Chileno Valley Ranch

5105 Chileno Valley Road
Petaluma, CA 94952

707-765-6664

Toll Free:
877-280-6664


 

The Following Article recently appeared in the

The Petaluma Argus-Courier

May 23, 2001

How does your garden grow?

This Saturday is the sixth annual 'Through the Garden Gate' tour to benefit the Petaluma Historical Museum and Library

By Katie Watts, Argus-Courier Staff

Even if there was no garden at the Chileno Valley Ranch Bed and Breakfast, the destination would be worth the trip. The green hills are dotted with cattle, the serenity is almost tangible and then there's that magnificent restored Italianate mansion backed by cypress trees.

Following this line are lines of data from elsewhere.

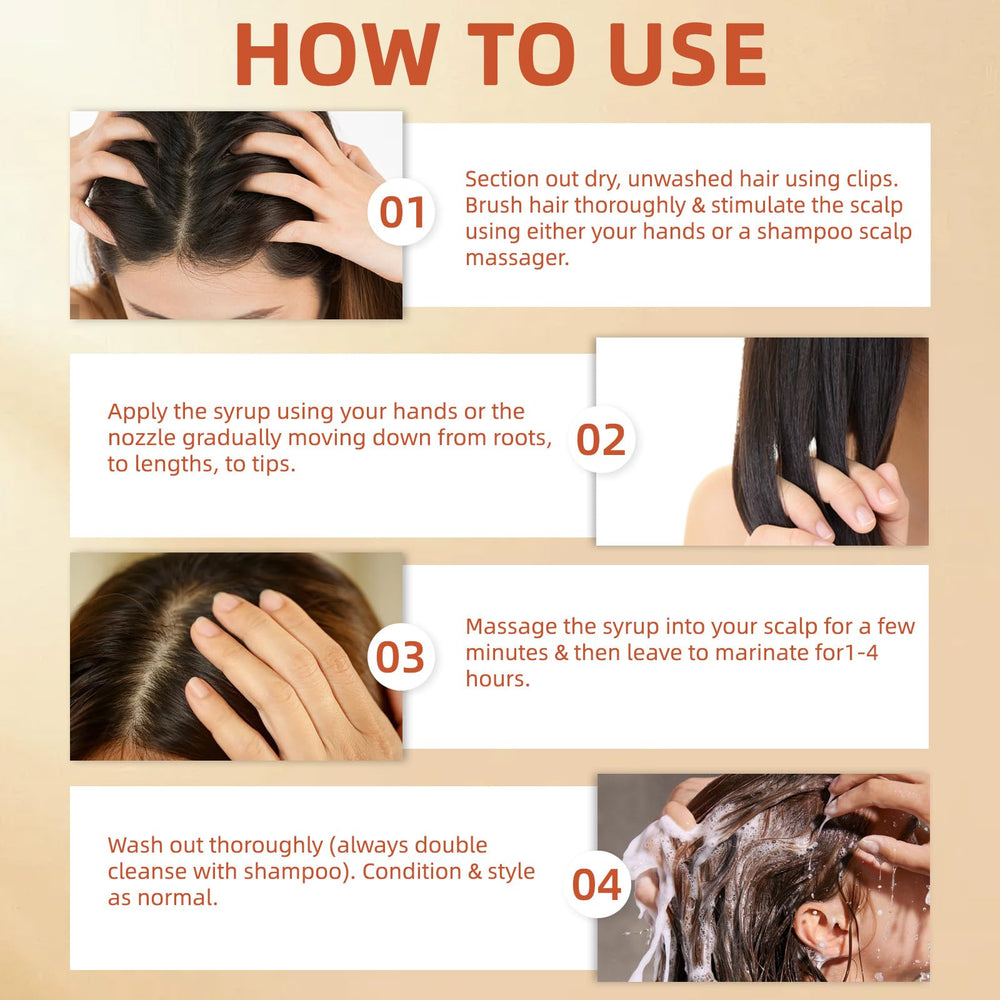 HOW TO USE

01

Section out dry, unwashed hair using clips. Brush hair thoroughly & stimulate the scalp using either your hands or a shampoo scalp massager.

Apply the syrup using your hands or the nozzle gradually moving down from roots, to lengths, to tips.

02

03

Massage the syrup into your scalp for a few minutes & then leave to marinate for1-4 hours.

Wash out thoroughly (always double cleanse with shampoo). Condition & style as normal.

04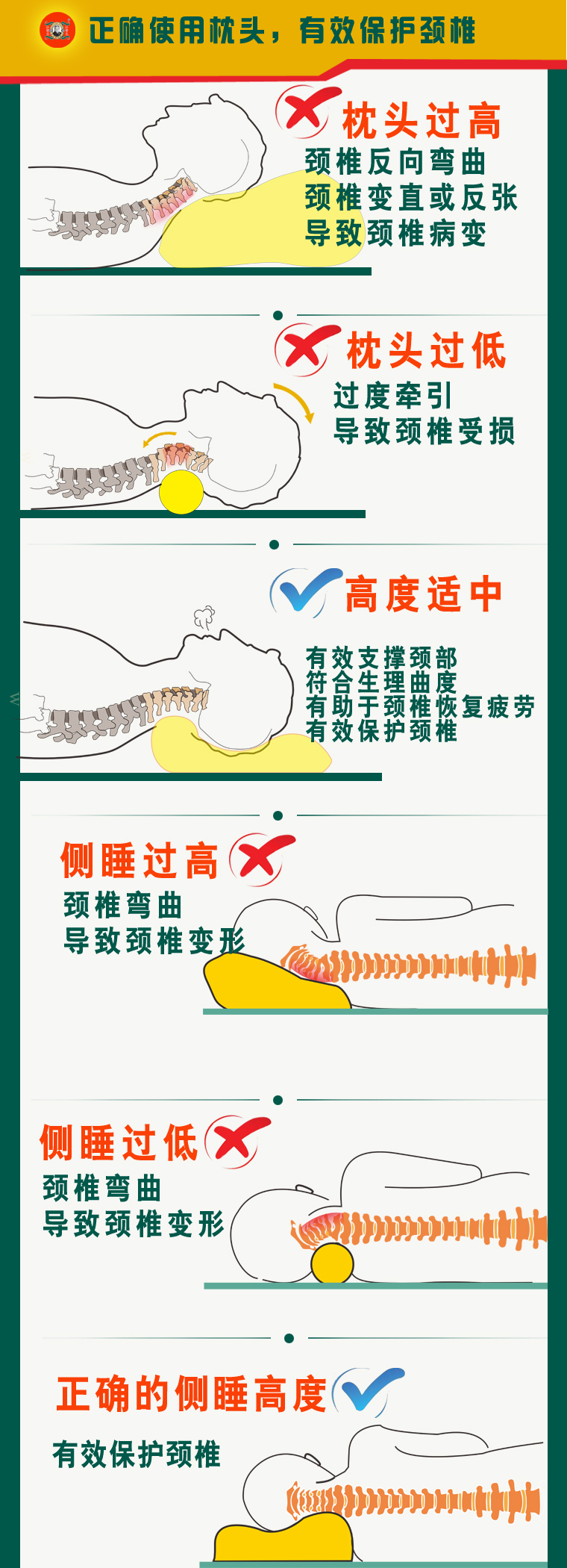 正确使用枕头，有效保护颈椎

枕头过高
颈椎反向弯曲
颈椎变直或反张
导致颈椎病变

枕头过低
过度牵引
导致颈椎受损

高度适中
有效支撑颈部
符合生理曲度
有助于颈椎恢复疲劳
有效保护颈椎

侧睡过高
颈椎弯曲
导致颈椎变形

侧睡过低
颈椎弯曲
导致颈椎变形

正确的侧睡高度
有效保护颈椎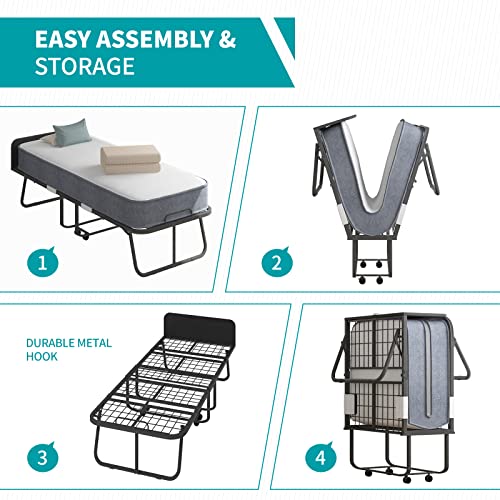 EASY ASSEMBLY & STORAGE

1

2

DURABLE METAL HOOK

3

4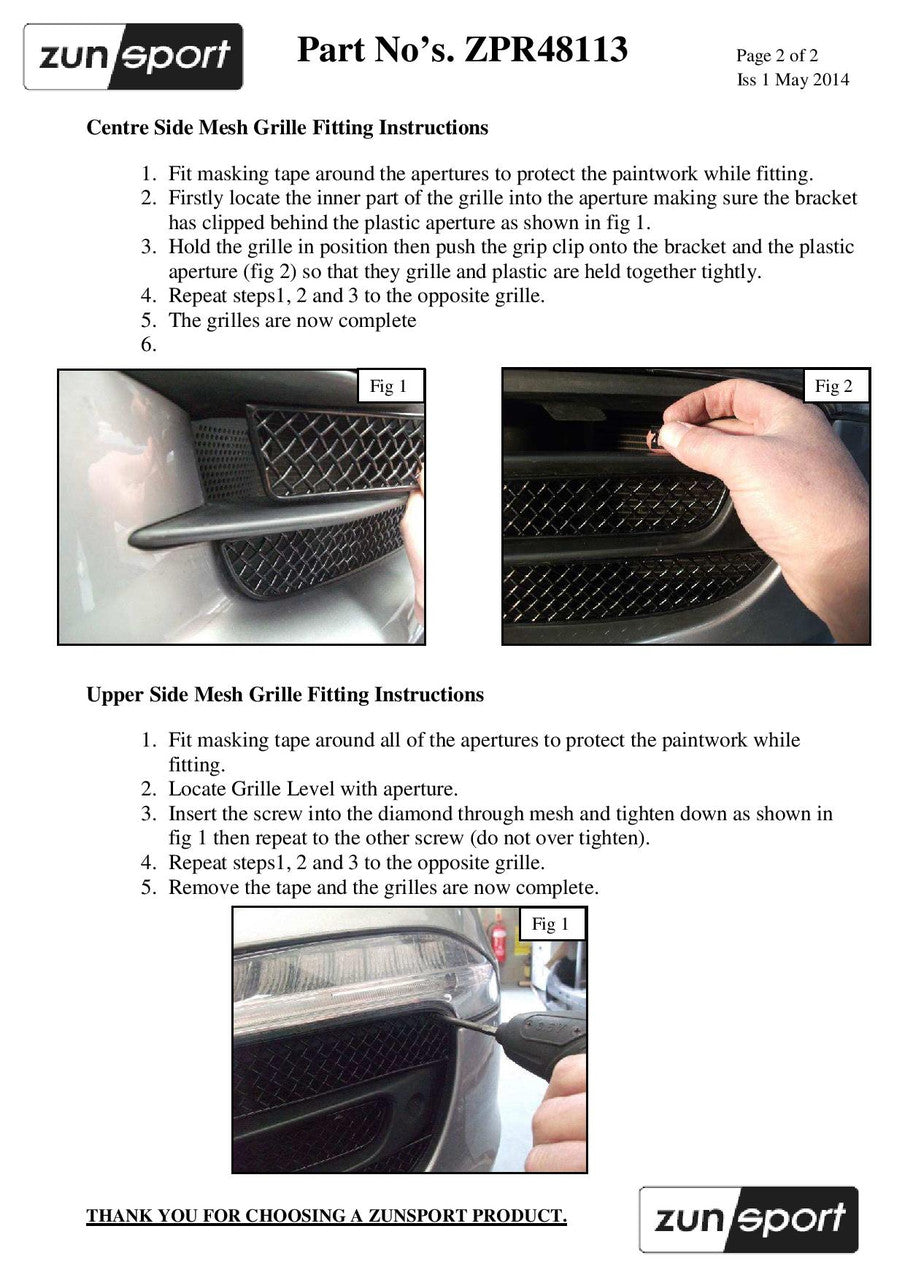 zunsport

Part No's. ZPR48113

Page 2 of 2
Iss 1 May 2014

Centre Side Mesh Grille Fitting Instructions

1. Fit masking tape around the apertures to protect the paintwork while fitting.
2. Firstly locate the inner part of the grille into the aperture making sure the bracket has clipped behind the plastic aperture as shown in fig 1.
3. Hold the grille in position then push the grip clip onto the bracket and the plastic aperture (fig 2) so that they grille and plastic are held together tightly.
4. Repeat steps1, 2 and 3 to the opposite grille.
5. The grilles are now complete
6.

Fig 1

Fig 2

Upper Side Mesh Grille Fitting Instructions

1. Fit masking tape around all of the apertures to protect the paintwork while fitting.
2. Locate Grille Level with aperture.
3. Insert the screw into the diamond through mesh and tighten down as shown in fig 1 then repeat to the other screw (do not over tighten).
4. Repeat steps1, 2 and 3 to the opposite grille.
5. Remove the tape and the grilles are now complete.

Fig 1

THANK YOU FOR CHOOSING A ZUNSPORT PRODUCT.

zunsport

Fortunately though, there is a garden, a kaleidoscope of color in its early spring bloom, for spring is later in the Chileno Valley, say innkeepers Sally and Mike Gale.

The garden, Mike says, is all Sally's creation. And she tends it carefully, plucking, weeding, trimming as she talks. Right now, she's worried for fear the roses won't be in full enough bloom for this weekend's "Through the Garden Gate" tour. She's also concerned about a voracious insect that is decimating the roses.

The Gales returned to the old family homestead in 1994, after 20 years in Hawaii. Sally's family had owned the land since 1856, while the house, home to several generations of her ancestors, was built in 1883. But for years it was abandoned and trashed. By the time Sally and Mike got there, the house sagged ominously to one side and appeared unsalvageable to many.

Fortunately, not to them. And once the house restoration was complete, Sally turned to the garden. She had gardened in Hawaii but it was very different, "no roses, mostly bromeliads and tropicals."

Here the plants are mostly roses - she's not really sure how many but obligingly offers to count them - and perennials. "My aunt, Ruth Seaton, really got me started. She lives on a vineyard in Healdsburg and is really into plants. She gave me a lot of the perennials." Other plants were gifts from friends, and the many iris came from her mother.

Sally designed the garden as well. She started from scratch: only a few roses survived from the original plantings. It spreads invitingly around the house, surrounded by - what else - a picket fence. Off to the south are raised beds holding a wide variety of herbs and vegetables, and on the other side of the driveway are more roses and a fledgling apple orchard. Everything has to be planted in wire, she says, because of gophers. They're also plagued by snails but don't have a deer problem.

The garden is organic, and the sun is bringing out a faint, homey smell of coffee. Mike says that Sheila Bride of the Petaluma Coffee Company supplies them with coffee grounds.

"I mostly enjoy perennials," Sally says. She learns as she goes, moving plants, seeing what looks good together. "If it's your fun thing, you learn." And she enjoys the serendipity of plants seemingly deciding where they want to be: a foxglove peeking out of the middle of a rosebush, for example.

"I do it because I love it."

Chileno Valley Ranch Bed and Breakfast is just one of the gardens featured in "Through the Garden Gate," the sixth annual garden tour and fund-raiser for the Petaluma Historical Museum and Library.